В качестве другого недостатка романа критика называла осовременивание Александровской эпохи:
Все герои «Александра I» современные, хорошо нам всем известные неврастеники и истерички. Легкая местами стилизация и близость к документальным данным не улучшают дела. Разве тогдашние люди так чувствовали и думали, так верили и любили? Какая разница в сравнении с «Войной и миром»! Гр. Толстой одним взмахом художественной силы переносит нас сразу в подлинный двенадцатый год, где видим мы и настоящего Александра, и Аракчеева, и Сперанского, верим им и знаем, что ежели описанное Толстым точно таким не было то могло быть. Мережковский же, при всех усилиях соблюсти историческую точность, дает лишь бледную, разграфленную, вычерченную методически схему под узким углом249.

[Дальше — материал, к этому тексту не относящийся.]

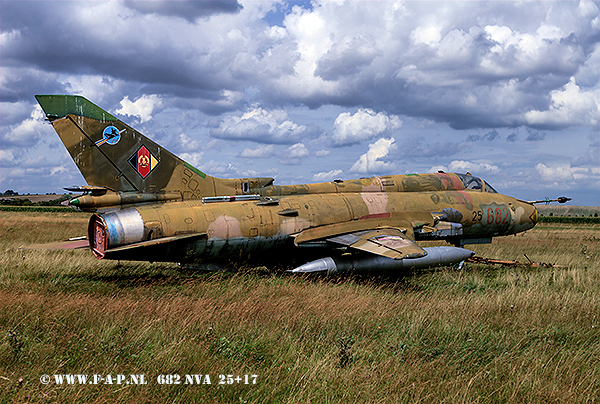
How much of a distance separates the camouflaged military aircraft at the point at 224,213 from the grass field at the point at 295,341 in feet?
3.51

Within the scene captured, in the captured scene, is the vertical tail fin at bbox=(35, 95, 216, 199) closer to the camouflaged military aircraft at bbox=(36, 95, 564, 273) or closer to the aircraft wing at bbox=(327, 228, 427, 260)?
the camouflaged military aircraft at bbox=(36, 95, 564, 273)

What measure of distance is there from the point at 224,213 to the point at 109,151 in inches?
140

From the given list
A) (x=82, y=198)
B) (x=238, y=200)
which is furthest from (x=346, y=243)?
(x=82, y=198)

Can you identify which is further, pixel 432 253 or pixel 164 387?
pixel 432 253

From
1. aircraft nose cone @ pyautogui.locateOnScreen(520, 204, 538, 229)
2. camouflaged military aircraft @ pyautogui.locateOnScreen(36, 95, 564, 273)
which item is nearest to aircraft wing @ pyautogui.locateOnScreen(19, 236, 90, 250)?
camouflaged military aircraft @ pyautogui.locateOnScreen(36, 95, 564, 273)

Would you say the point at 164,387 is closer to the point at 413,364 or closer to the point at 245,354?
the point at 245,354

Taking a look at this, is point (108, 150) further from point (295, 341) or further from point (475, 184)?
point (475, 184)

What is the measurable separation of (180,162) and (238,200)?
2.04 m

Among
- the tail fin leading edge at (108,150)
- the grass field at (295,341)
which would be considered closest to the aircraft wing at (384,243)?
the grass field at (295,341)

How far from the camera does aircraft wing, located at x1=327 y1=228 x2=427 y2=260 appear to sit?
34.6 feet

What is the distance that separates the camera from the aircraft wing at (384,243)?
34.6 ft

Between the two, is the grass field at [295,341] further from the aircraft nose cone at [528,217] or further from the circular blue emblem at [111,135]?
the aircraft nose cone at [528,217]

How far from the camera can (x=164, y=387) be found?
196 inches

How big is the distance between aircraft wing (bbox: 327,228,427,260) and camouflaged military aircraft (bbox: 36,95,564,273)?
0.10 feet
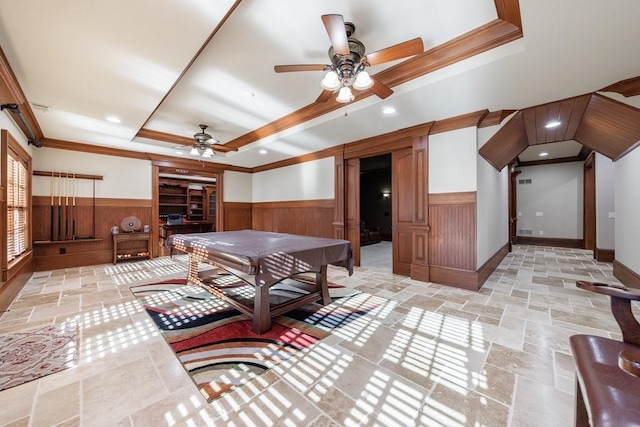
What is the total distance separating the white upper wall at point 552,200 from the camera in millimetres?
7695

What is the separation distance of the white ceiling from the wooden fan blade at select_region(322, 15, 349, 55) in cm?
32

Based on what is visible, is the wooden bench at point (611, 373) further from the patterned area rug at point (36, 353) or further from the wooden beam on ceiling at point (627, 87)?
the patterned area rug at point (36, 353)

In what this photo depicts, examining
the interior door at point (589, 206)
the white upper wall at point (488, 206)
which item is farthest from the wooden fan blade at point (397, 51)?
the interior door at point (589, 206)

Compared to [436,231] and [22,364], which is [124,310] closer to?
[22,364]

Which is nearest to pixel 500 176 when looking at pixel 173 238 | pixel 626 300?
pixel 626 300

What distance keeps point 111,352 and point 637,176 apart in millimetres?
6600

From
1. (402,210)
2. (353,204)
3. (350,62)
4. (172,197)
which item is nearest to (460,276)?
(402,210)

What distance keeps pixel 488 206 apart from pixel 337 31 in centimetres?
416

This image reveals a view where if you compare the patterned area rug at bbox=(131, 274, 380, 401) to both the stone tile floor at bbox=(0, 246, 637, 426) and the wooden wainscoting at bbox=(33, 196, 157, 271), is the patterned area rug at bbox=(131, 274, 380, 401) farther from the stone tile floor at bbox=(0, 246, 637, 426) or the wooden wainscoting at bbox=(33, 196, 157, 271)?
the wooden wainscoting at bbox=(33, 196, 157, 271)

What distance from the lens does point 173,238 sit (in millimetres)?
3902

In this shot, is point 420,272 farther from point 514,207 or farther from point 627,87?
point 514,207

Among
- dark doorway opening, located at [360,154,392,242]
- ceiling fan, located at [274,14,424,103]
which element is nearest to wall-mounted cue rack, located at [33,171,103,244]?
ceiling fan, located at [274,14,424,103]

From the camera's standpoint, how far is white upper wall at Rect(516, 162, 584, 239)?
7.70 meters

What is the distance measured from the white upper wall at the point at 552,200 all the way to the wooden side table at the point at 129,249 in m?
11.3
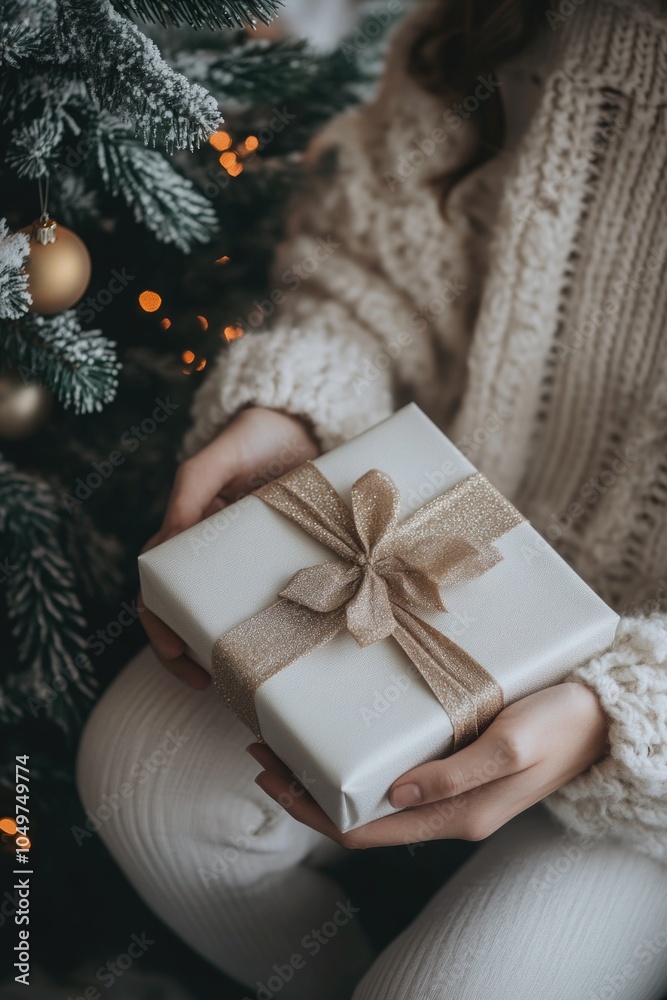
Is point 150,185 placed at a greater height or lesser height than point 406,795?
greater

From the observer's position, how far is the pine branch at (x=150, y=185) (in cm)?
70

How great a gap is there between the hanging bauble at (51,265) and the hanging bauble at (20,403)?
15 cm

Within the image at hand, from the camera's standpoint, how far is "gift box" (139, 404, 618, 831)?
0.60 meters

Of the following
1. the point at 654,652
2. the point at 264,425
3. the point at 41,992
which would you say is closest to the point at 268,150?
the point at 264,425

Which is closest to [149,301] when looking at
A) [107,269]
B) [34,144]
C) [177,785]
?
[107,269]

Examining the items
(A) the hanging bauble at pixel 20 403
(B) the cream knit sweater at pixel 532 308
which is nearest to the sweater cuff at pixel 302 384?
(B) the cream knit sweater at pixel 532 308

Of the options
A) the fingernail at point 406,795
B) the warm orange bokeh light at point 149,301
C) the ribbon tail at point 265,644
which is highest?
the warm orange bokeh light at point 149,301

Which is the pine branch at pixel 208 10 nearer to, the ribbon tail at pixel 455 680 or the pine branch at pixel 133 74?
the pine branch at pixel 133 74

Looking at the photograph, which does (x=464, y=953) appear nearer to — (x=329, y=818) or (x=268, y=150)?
(x=329, y=818)

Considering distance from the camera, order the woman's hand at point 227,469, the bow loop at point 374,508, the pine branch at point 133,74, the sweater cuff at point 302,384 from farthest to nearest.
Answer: the sweater cuff at point 302,384 → the woman's hand at point 227,469 → the bow loop at point 374,508 → the pine branch at point 133,74

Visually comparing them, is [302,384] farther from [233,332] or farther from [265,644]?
[265,644]

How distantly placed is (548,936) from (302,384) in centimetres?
57

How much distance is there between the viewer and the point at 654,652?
2.16ft

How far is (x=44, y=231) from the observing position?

Несмотря на персональную критику в адрес Жуковского, Мережковский сделал многих персонажей «Александра I» преданными читателями поэта. Приведенный нами выше комментарий писателя к «Войне и миру» и образу Андрея Болконского позволяет уточнить представления теоретика символизма о русской литературной иерархии эпохи Наполеоновских войн. В качестве «обязательных для прочтения» произведений критик выделил одно произведение Карамзина («Бедная Лиза») и три Жуковского («Вадим», «Громобой» и «Певец во стане русских воинов»), в числе которых две баллады и одна героическая кантата. Таким образом, в критике и художественной прозе Мережковского возникает противоречивая на первый взгляд ситуация, когда Жуковский, с одной стороны, дискредитировался из-за своей близости к императорскому дому, а с другой – объявлялся едва ли не главной фигурой литературного движения 1810–1820-х гг.
Тем не менее в журнальных нападках на фактографические погрешности и исторические упрощения в «Александре I» не всегда учитывалось то обстоятельство, что произведение относилось к новой разновидности романного жанра. Мережковский, много работавший с первоисточниками, не ставил перед собой задачи исторической реконструкции личностей и событий. Проникнуть в историософию романа об Александре I нам помогает привлечение всего контекста трилогии «Царство Зверя», а также предшествующей ей трилогии «Христос и Антихрист». Во всех шести книгах, связанных идейно и хронологически, автора интересовала фигура отступника: от римского императора Юлиана до недавних деятелей отечественной истории. В качестве ее рубежной вехи писатель выделил эпоху Петра I, а затем последовательно показал то, как вызревали события 14 декабря 1825 г. Следовательно, система персонажей в «исторической» прозе Мережковского представляла собой четкую бинарную структуру, делившую персонажей на «приверженцев» основного курса религиозной и светской власти и «отступников» от него.